Князь злобно посмотрел ему вслед и промолвил:
– Добро! Попомню я тебе это!
Петр рыскал по городу, мыкая свое горе; ему казалось, что теперь Катерина Куракина не посмеет и думать о нем. По виду только все сочувствуют, а сами завтра же загнушаются ими.
Рыская по городу, он заехал и в полк.
Там он встретил Тугаева. Петру показалось, что Тугаев побледнел при виде его и словно бы хотел скрыться.
«Началось!» – подумал Петр и с горечью сказал:
– Али, Ильич, меня чураться хочешь?
– Что ты? Что ты? – испуганно произнес Тугаев. – Я к тебе еще больше с дружбой своей. Беда у вас?
– Ой, беда! – ответил Петр, опускаясь на лавку. – Коли бы встретил я обидчика нашего, кажись, руками бы горло перервал ему!
Тугаев вздрогнул.
– Серчает батюшка? – тихо спросил он.
Петр махнул рукой.
– Чего ж? Нешто сердцем горю помочь? Известно, сторожей передрали, девок тоже, да что в этом!
– А ее… – Тугаев запнулся, – сестру-то твою… прокляли?
– Нет, – ответил Петр, – может, она силком взята! Разве можно такое на душу брать! Ты чего? – изумленно спросил он Тугаева, который вдруг бросился ему на шею.
Тугаев не мог совладать со своей радостью при этой вести. Всем ведомо, что не будет счастья и покоя, если проклянут отец с матерью, и он замирал от страха за любимую Анну.

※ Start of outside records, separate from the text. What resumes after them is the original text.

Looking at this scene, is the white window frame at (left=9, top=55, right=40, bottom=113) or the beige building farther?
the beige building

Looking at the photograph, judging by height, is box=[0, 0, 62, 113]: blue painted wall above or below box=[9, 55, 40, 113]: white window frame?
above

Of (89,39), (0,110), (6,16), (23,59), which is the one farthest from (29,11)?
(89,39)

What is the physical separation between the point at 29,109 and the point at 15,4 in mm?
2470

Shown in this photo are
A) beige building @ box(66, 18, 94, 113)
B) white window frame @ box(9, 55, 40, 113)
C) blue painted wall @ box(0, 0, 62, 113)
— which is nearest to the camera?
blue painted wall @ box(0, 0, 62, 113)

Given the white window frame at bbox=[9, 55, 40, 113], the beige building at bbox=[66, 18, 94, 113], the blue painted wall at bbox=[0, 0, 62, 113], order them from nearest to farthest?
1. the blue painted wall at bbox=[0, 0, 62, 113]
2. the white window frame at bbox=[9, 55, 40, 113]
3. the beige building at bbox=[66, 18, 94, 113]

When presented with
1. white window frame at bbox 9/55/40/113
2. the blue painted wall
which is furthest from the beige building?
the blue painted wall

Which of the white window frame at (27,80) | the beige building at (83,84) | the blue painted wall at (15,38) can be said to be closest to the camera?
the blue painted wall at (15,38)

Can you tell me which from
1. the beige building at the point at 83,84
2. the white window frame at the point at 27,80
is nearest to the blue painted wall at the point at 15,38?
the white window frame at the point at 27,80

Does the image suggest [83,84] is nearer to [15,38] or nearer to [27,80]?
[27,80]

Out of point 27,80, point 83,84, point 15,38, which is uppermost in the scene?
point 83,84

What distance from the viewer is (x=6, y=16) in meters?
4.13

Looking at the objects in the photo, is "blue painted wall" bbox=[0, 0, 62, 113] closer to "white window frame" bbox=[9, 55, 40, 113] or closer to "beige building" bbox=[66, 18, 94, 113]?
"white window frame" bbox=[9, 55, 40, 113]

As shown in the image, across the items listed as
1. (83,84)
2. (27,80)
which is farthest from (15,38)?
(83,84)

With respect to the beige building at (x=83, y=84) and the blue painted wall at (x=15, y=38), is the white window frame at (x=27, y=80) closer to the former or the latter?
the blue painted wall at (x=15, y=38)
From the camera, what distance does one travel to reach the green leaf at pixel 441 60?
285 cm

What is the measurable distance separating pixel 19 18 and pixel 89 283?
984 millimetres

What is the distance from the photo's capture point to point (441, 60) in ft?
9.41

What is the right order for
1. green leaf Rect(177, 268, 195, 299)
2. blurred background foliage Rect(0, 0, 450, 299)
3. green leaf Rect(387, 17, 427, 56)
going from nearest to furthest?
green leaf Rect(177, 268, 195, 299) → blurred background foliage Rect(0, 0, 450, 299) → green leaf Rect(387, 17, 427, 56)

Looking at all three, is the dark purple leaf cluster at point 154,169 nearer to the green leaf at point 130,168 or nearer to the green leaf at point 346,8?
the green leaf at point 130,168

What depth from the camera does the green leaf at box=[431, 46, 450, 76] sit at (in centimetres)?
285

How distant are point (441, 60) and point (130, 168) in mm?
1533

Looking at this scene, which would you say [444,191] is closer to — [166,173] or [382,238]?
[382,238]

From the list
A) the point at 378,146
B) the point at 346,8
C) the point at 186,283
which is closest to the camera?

И вдруг – нет этого страха!
– Брат ты мой названый, друг любезный, – заговорил он, обнимая Петра, – и горько мне за вас, и хотел бы я помочь вам в беде вашей!
Петр просветлел.
– Ищи сестру! – сказал он и, опять затуманившись, прибавил: – А мне горе какое! Тебе как брату родному поведаю! – И он рассказал про свою внезапно вспыхнувшую любовь к княжне Куракиной и про свои разрушенные надежды.
– Их род и так стариннее нашего: местами не потягаешься, а тут еще как-никак, а все ж поруха на имени!
Тугаев вспыхнул.
– Николи этого быть не может! – громко сказал он. – Слышь, царь обелил вас, а он куражиться будет, нет, Петр, не бойся! Хочешь, я сватом пойду к князю?
Петр повеселел.
– Сегодня узнаю!
И вечером он виделся с княжной и, жарко целуясь, говорил с ней.
– Что же? Не отречешься от меня за такой срам в доме нашем?
Княжна нежно прильнула к нему.
– А в чем срам? И батюшка говорит, что грех да беда на кого не живут! Слышь, твоего отца, сказывают, в детстве скоморохи скрали? Правда?
– Правда, моя рыбка! – ответил радостно Петр и спросил: – Так говорить батюшке, засылать сватов?
– Шли! – прошептала она, жмурясь от его поцелуев.
И Петр повеселел.
Терентий по-иному взглянул на это дело, поразившее его ужасом. Он увидел в этом перст Божий, наказующий их за отступничество, за никонианство поганое. И в этом мнении его укрепили Морозова и Аввакум.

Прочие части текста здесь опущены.